24. Now turning to the facts of the instant case, it is found as an admitted position that no notice u/s. 143(2) was actually served upon the assessee on or before 30-09-2010. The only notice which was issued on 08-09-2010 was returned by the postal authorities and thereafter no effort was made to serve another notice before the deadline. Since the requirement of `service’ of notice u/s. 143(2) and not its `issue’, is a jurisdictional condition, which is unfortunately lacking in the instant case, the sequitur is that the AO lacked jurisdiction to make the assessment. Ex consequenti, the assessment order passed in absence of a valid jurisdiction has to be and is hereby quashed.

25. In view of our decision on quashing the assessment for want of service of notice u/s. 143(2), there is no need to delve into the grounds raised by the assessee on merits.

26. In the result, the appeal is partly allowed”.

Therefore, on this ground itself, the assessment has to be set aside.

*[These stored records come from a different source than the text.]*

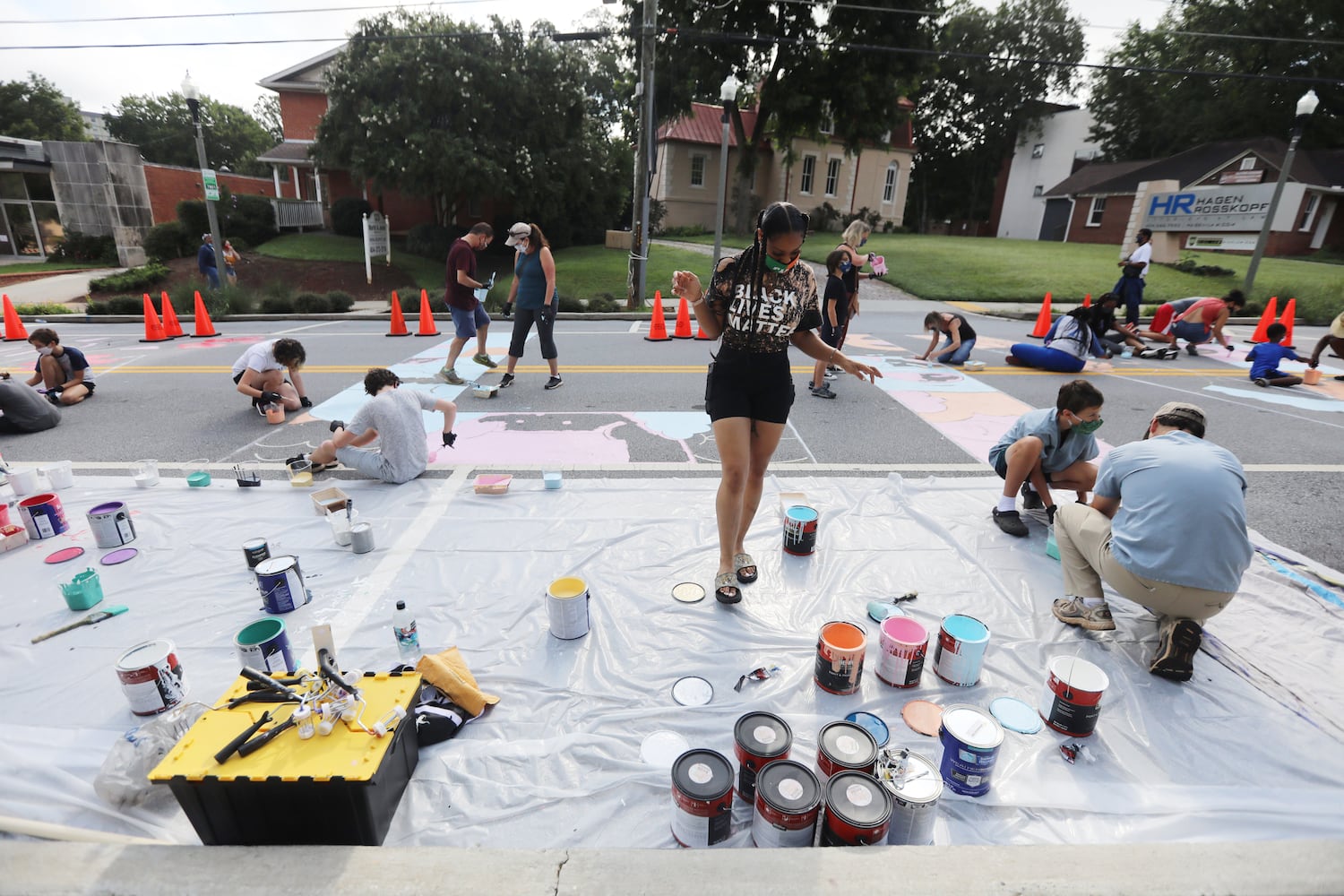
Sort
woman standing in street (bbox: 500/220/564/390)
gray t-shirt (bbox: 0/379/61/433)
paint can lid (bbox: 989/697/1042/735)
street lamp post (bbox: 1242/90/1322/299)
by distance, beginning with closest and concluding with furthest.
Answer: paint can lid (bbox: 989/697/1042/735) < gray t-shirt (bbox: 0/379/61/433) < woman standing in street (bbox: 500/220/564/390) < street lamp post (bbox: 1242/90/1322/299)

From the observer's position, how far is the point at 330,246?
24578mm

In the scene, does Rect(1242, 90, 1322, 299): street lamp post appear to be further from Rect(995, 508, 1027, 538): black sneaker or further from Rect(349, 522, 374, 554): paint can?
Rect(349, 522, 374, 554): paint can

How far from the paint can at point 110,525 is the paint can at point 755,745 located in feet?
12.8

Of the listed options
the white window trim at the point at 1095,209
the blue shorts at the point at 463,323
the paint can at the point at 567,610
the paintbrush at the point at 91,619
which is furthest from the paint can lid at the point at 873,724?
the white window trim at the point at 1095,209

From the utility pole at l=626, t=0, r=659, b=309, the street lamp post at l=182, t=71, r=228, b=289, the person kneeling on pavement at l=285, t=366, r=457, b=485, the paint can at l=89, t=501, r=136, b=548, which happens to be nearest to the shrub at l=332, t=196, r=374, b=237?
the street lamp post at l=182, t=71, r=228, b=289

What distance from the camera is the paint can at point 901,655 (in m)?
2.62

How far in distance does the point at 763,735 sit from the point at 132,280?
23663 millimetres

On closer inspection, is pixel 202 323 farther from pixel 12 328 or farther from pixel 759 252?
pixel 759 252

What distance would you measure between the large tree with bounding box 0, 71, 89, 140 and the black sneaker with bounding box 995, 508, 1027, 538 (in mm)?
54520

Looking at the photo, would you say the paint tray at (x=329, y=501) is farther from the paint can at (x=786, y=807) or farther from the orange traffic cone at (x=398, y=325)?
the orange traffic cone at (x=398, y=325)

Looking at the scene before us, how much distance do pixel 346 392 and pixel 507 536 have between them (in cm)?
451

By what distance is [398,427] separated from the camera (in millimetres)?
4562

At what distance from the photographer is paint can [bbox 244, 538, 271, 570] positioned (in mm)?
3441

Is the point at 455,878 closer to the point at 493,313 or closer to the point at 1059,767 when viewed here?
the point at 1059,767
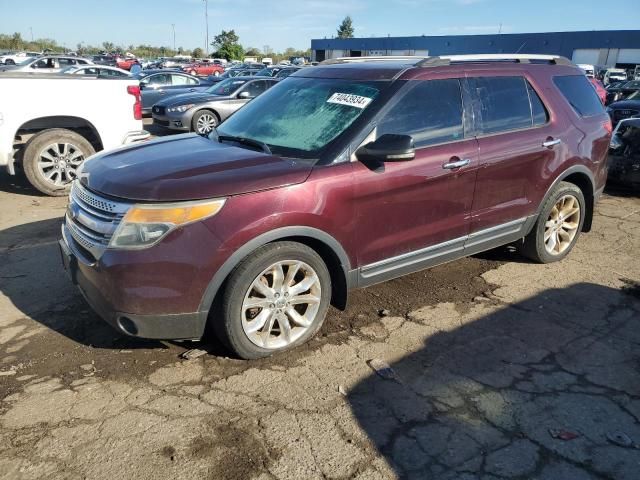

5.1. Further, even on merits, we find that the assessee has taken the land of the land owners for development and thereafter, got the entire land registered in its name on 15-11­2006 and re-registered the plots in favour of the land owners vide sale deed dt.16-11-2006. Therefore, it is clear that there is transfer of land in favour of assessee by way of development agreement and not vice-versa. The land owners’ share is with them only and it is only the plots that have been re-registered in their favour, so that they have a clear title along with the boundaries of the plots. Further, in a development agreement, there is a transfer of land in exchange for the development of the entire property. Thus, the assessee has incurred expenditure for development of the said land, in consideration of which, it has received a portion of the land. This transaction of transfer of land in favour of assessee has to be taxed in the hands of the land owners as there is transfer of land. As far as the assessee is concerned, he is liable to capital gain, when it sells its share of land. The assessee had filed the sale deed dt.15-11-2006 before the CIT(A) to demonstrate that the it had purchased land on 15-11-2006 in acres and had immediately sold the plots on 16-11-2006 i.e., the very next day. This shows that assessee has developed the land and sold the same to the land owners. Therefore, the assessee’s contention that – there is no transaction of any transfer by the assessee to the land owners, is to be accepted. Further, both the AO and the CIT(A) have failed to consider the transaction as a whole and failed to allow the cost of acquisition of the land to the assessee while computing the income from the transaction of sale. As rightly pointed out by the Ld.Counsel for the assessee, if the transaction was to be considered as transfer, then the AO and the CIT(A) ought to have taken the transaction of sale dt.15-11-2006 also into consideration and the cost of acquisition should have been allowed and if it was so done, there would be loss and not income from the said transaction. Therefore, the premise of the AO that there is income which has escaped assessment, is incorrect. The reasons recorded for reopening also are clearly erroneous as the AO has recorded that assessee has not filed the return of income. In view of these facts, we are of the opinion that the re­assessment is not sustainable. Therefore, on both the grounds, assessee’s appeal is liable to be allowed.

6. In the result, the appeal of assessee is allowed.